Material supplied:

########

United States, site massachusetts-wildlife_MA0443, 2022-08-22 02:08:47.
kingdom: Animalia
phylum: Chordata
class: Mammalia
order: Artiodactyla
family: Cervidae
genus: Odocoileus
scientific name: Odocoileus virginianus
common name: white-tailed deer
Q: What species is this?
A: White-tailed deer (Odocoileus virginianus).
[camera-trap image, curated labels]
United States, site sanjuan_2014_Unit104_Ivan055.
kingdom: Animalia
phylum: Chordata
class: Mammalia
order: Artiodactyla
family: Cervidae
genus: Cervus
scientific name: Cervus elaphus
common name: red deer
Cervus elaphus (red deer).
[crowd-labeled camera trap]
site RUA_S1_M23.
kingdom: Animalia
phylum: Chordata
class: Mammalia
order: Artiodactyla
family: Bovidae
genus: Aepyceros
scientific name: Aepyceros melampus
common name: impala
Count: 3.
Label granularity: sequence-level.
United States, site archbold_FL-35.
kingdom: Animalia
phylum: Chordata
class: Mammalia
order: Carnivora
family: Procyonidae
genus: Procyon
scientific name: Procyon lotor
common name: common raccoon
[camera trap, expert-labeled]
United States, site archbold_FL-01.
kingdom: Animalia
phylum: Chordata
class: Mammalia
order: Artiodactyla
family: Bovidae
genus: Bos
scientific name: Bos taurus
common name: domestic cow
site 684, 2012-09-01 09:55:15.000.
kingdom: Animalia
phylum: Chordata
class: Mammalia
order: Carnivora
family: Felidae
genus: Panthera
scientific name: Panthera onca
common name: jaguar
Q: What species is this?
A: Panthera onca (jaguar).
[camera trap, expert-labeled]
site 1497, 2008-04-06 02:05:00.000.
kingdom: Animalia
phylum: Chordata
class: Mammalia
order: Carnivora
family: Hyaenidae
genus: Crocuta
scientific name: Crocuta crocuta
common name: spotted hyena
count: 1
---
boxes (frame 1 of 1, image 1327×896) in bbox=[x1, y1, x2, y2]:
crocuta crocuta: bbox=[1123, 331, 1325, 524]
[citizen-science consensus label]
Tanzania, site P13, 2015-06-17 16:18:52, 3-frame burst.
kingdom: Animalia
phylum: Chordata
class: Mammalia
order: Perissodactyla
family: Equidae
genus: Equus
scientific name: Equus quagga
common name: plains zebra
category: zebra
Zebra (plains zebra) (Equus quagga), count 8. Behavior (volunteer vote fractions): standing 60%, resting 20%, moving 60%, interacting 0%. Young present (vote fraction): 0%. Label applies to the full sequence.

########

About this exercise:
Show all lines above holding the word "site".

Solution:
United States, site massachusetts-wildlife_MA0443, 2022-08-22 02:08:47.
United States, site sanjuan_2014_Unit104_Ivan055.
site RUA_S1_M23.
United States, site archbold_FL-35.
United States, site archbold_FL-01.
site 684, 2012-09-01 09:55:15.000.
site 1497, 2008-04-06 02:05:00.000.
Tanzania, site P13, 2015-06-17 16:18:52, 3-frame burst.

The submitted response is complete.